Microsoft Cambridge at TREC 2004: Web and HARD track

  • Hugo Zaragoza ,
  • ,
  • Mike Taylor ,
  • Suchi Saria ,
  • Stephen Robertson

Proceedings of TREC-2004 |

Published by Gaithersburg, MD: NIST

\urlhttp://research.microsoft.com/users/nickcr/pubs/zaragoza_trec04.pdf

Publication

All our submissions from the Microsoft Research Cambridge (MSRC) team this year continue to explore issues in IR from a perspective very close to that of the original Okapi team, working first at City University of London, and then at MSRC. A summary of the contributions by the team, from TRECs 1 to 7 is presented in [3]. In this work, weighting schemes for ad-hoc retrieval were developed, inspired by a probabilistic interpretation of relevance; this lead, for instance, to the successful BM25 weighting function. These weighting schemes were extended to deal with pseudo relevance feedback (blind feedback).

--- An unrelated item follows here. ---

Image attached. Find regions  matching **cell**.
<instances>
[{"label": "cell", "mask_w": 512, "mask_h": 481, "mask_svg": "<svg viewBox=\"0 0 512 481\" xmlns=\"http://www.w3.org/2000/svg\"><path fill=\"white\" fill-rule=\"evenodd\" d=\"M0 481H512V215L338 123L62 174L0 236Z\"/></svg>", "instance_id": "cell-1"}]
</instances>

Furthermore, the Okapi team participated in most of the early interactive tracks, and also developed iterative relevance feedback strategies for the routing task. Following up on the routing work, TRECs 7–11 submissions dealt principally with the adaptive filtering task; this work is summarised in [5]. Last year MSRC entered only the HARD track, concentrating on the use of the clarification forms [6]. We hoped to make use of the query expansion methods developed for filtering in the context of feedback on snippets in the clarification forms. However, our methods were not very successful. In this year’s TREC we took part in the HARD and WEB tracks. In HARD, we tried some variations on the process of feature selection for query expansion. On the WEB track, we investigated the combination of information from different content fields and from link-based features. Section 3 briefly describes the system we used. Section 4 describes our HARD participation and Section 5 our TREC participation.